Manage Observation Data

The manage observation step inserts the JSON process files created in the import observation step into the AI4SH database. This populates the dataset metadata tables: data sources, persons, datasets, campaigns, and sampling logs.

Notebook cell

In import_ai4sh_data.ipynb, the Manage dataset meta cell runs this step:

job_file = 'import_data/job_manage_dataset_meta.json'

structured_process_D, scheme_params_D = Initiate_process(notebook_path, scheme_file, job_file)

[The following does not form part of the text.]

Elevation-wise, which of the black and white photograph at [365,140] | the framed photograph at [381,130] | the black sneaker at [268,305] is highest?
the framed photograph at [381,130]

if structured_process_D is not None:
    Run_process(structured_process_D, scheme_params_D)

Job file

File: ./AI4SH/import_data/job_manage_dataset_meta.json

{
  "process": {
    "job_folder": "import_data/manage_data/observation/dataset_meta",
    "process_sub_folder": "process",
    "pilot_file": "manage_dataset_meta.txt"
  }
}

Pilot file

File: ./AI4SH/import_data/manage_data/observation/dataset_meta/manage_dataset_meta.txt

This file lists the absolute paths to the JSON process files from the translate step. Paste the output from the translate cell into this file before running the manage cell.

What gets inserted

Running the manage cell executes all listed JSON process files. Each inserts records into its target table:

Process file	Target table	Description
`process_manage_data_source.json`	`observation.data_source`	Organisations or individuals providing data
`process_manage_person.json`	`observation.person`	Responsible persons for data collection
`process_manage_dataset.json`	`observation.dataset`	Dataset-level metadata
`process_manage_campaign.json`	`observation.campaign`	Campaign-level metadata
`process_manage_sampling_log.json`	`observation.sampling_log`	Sampling log records

Insertion order

The pilot file must list process files in dependency order. The framework executes them sequentially, and a process that references a foreign key in a table not yet populated will fail. The correct order mirrors the translate order:

process_manage_data_source.json
process_manage_person.json
process_manage_dataset.json
process_manage_campaign.json
process_manage_sampling_log.json

See Foreign key handling for more detail on managing dependency order.

After this step

With utility data and dataset metadata in the database, you can proceed to insert actual observation records (samples, observation logs, measurements). Those steps follow the same translate-then-manage pattern using job files for the observation and measurement tables.